なんと、最後の最後まで題名が決まらなかったこの小説(笑)
しかも……ルーズリーフ1ページ分打ち込んだ時点で半分フリーズ 再起動せずに立ち直りましたがそれだけ打ち直し…(/_;)
おりしもそこは、ゼロス様を滅ぼした後だった……ゼロス様ののろいか…?(笑)
そのため、リナちゃんと幸せにしてあげないよっ! と脅しをかけたところ、今度は、復活してリナちゃんとらぶらぶしているあたりに強制終了……
しかし、強制終了はフリーズとは違う 閉じたりせずに、まずはこの部分をコピー 再び立ち上げなおして、貼り付けて続きを打ち込んだ……(笑)
ちょっと大変だったぞ…………(^_^;)
内容ですが、俺はどうも非情に徹しきれないらしく……
グラウシェラー様が……(^_^;) しかも、あの一言、ちょっと某ゲームの妖魔の君…?(謎)
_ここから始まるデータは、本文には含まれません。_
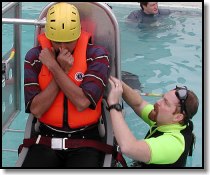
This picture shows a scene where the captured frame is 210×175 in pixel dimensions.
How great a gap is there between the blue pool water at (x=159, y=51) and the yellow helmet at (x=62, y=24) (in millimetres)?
1992

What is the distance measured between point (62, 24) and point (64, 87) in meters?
0.41

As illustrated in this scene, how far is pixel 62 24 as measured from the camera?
2846 mm

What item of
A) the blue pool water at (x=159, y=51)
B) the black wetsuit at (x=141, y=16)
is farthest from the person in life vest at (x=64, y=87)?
the black wetsuit at (x=141, y=16)

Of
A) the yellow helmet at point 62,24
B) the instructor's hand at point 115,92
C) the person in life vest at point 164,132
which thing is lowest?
the person in life vest at point 164,132

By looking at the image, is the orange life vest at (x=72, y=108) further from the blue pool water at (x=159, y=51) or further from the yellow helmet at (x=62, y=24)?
the blue pool water at (x=159, y=51)

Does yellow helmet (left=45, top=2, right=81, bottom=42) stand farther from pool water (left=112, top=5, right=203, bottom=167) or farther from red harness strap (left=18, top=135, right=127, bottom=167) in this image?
pool water (left=112, top=5, right=203, bottom=167)

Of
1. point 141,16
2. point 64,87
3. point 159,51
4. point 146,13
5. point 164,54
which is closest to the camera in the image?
point 64,87

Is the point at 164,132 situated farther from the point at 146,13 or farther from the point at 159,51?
the point at 146,13

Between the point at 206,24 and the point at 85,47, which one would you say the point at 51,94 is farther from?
the point at 206,24

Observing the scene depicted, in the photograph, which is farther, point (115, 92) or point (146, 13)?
point (146, 13)

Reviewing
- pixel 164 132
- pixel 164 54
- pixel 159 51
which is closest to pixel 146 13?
pixel 159 51

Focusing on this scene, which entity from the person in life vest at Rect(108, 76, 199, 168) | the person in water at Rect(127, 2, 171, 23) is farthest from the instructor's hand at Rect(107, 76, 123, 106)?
the person in water at Rect(127, 2, 171, 23)

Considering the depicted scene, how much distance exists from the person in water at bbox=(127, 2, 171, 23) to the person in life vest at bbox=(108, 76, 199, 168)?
500 cm

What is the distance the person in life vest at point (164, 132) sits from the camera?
2520mm
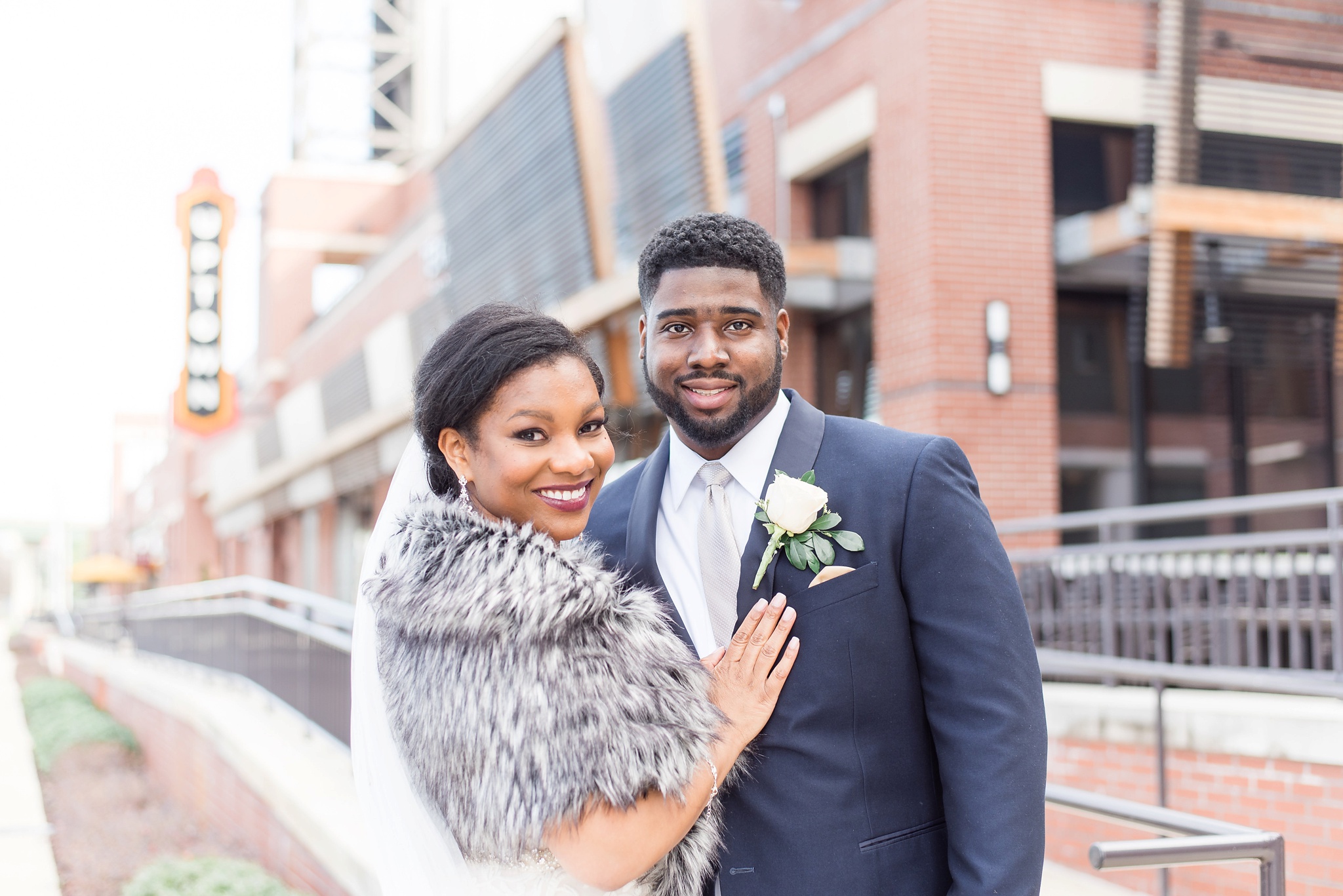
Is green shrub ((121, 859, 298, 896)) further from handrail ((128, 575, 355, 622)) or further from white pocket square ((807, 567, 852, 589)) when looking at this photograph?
white pocket square ((807, 567, 852, 589))

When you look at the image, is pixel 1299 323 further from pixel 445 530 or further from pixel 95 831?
pixel 95 831

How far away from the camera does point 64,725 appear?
1366 centimetres

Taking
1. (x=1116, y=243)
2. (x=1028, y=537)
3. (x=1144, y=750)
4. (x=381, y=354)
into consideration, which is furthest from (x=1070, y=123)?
(x=381, y=354)

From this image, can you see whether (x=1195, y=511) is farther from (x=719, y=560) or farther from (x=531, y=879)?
(x=531, y=879)

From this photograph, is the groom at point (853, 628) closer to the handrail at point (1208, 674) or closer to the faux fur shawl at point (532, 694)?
the faux fur shawl at point (532, 694)

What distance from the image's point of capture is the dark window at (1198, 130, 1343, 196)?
10.0 meters

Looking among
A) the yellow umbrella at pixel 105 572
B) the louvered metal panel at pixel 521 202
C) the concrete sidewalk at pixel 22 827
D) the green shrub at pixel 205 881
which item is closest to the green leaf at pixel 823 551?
the green shrub at pixel 205 881

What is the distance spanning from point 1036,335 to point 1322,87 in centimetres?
374

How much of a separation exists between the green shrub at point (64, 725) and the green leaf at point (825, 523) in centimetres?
1203

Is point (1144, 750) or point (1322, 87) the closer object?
point (1144, 750)

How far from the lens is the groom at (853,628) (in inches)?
83.1

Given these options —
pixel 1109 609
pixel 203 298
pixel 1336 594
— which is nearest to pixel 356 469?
pixel 203 298

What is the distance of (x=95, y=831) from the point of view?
28.9 ft

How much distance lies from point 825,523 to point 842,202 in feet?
32.7
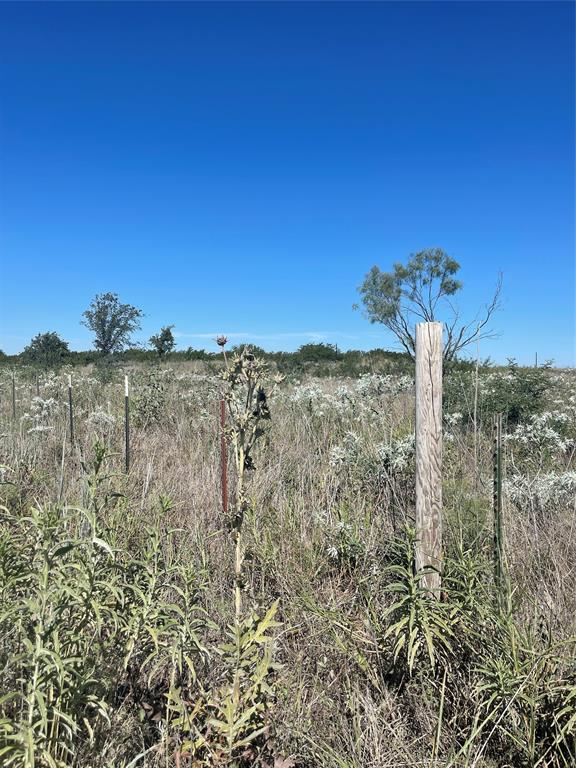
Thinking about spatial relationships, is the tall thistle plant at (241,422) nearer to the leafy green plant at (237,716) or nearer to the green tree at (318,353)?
the leafy green plant at (237,716)

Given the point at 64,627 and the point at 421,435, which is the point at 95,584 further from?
A: the point at 421,435

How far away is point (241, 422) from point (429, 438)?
1.43 m

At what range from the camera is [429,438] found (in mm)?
2791

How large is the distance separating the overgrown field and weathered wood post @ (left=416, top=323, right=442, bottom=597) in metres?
0.19

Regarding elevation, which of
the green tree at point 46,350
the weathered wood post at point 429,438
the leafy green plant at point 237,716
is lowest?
the leafy green plant at point 237,716

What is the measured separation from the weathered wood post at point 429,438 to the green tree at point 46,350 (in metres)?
16.8

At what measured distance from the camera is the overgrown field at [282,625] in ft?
5.36

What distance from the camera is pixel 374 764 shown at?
76.0 inches

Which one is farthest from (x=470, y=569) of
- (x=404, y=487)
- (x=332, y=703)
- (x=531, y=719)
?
(x=404, y=487)

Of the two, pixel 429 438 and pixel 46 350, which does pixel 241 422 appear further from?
pixel 46 350

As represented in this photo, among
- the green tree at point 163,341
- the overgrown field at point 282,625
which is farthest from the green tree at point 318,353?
the overgrown field at point 282,625

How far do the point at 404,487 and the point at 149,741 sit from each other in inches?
122

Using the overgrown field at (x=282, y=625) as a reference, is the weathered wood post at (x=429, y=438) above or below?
above

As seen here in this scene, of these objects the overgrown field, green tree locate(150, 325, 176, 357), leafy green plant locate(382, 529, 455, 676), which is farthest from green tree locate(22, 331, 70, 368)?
leafy green plant locate(382, 529, 455, 676)
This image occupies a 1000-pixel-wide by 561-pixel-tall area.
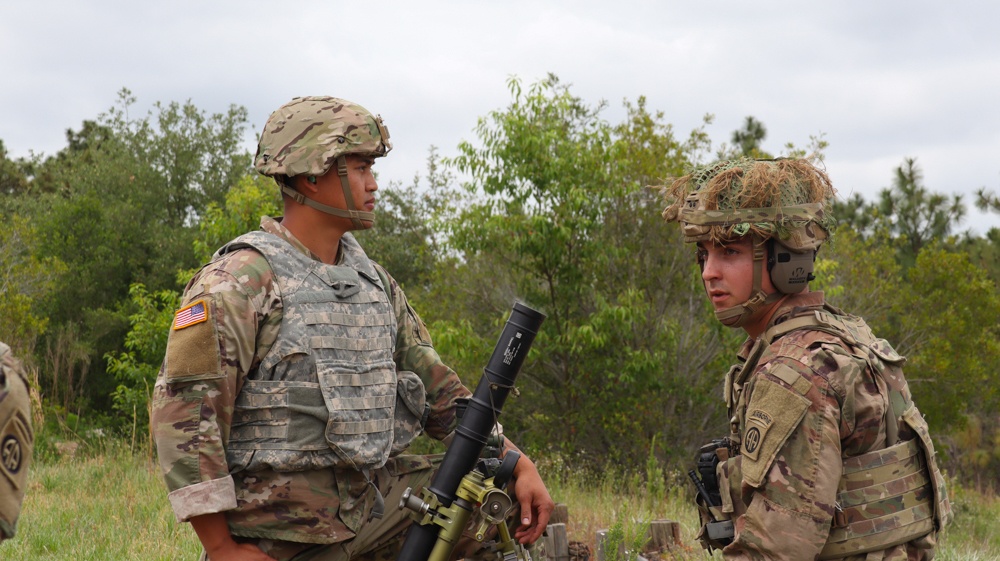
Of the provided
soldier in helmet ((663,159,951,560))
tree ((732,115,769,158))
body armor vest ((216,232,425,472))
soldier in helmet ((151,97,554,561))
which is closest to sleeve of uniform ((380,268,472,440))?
soldier in helmet ((151,97,554,561))

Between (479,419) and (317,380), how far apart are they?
674 millimetres

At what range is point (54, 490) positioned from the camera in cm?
822

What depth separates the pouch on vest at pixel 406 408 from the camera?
13.3 ft

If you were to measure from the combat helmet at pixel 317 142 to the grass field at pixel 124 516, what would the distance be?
8.48 ft

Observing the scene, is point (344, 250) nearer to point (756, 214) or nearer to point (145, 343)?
point (756, 214)

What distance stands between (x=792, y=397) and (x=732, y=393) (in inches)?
19.0

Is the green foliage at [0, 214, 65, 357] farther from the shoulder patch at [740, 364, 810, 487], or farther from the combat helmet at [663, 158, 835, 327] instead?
the shoulder patch at [740, 364, 810, 487]

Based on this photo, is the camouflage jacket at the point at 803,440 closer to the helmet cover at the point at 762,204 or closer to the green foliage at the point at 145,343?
the helmet cover at the point at 762,204

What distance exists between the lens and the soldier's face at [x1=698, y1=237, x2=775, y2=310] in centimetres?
334

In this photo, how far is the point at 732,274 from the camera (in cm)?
337

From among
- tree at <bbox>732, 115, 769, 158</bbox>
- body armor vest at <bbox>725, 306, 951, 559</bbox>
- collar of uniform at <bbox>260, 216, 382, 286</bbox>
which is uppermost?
tree at <bbox>732, 115, 769, 158</bbox>

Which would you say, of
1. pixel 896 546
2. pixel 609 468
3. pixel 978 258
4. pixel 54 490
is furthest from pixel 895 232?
pixel 896 546

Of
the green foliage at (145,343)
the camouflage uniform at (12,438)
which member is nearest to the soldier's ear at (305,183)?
the camouflage uniform at (12,438)

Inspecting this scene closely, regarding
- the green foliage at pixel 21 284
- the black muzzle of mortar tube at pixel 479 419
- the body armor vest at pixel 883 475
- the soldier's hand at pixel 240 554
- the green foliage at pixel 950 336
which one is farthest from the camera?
the green foliage at pixel 950 336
ゼラス様も、最初でゼロス様を滅ぼしたあたりは原作グラウシェラー様のように非情にしようとしたのに……(^_^;)
ちなみにダルフィン様は女のイメージです
いいわけは終わったし…
ここまで読んでくれてありがとうっ!
苦情、感想あればいくらでも(笑)
では、またいつか……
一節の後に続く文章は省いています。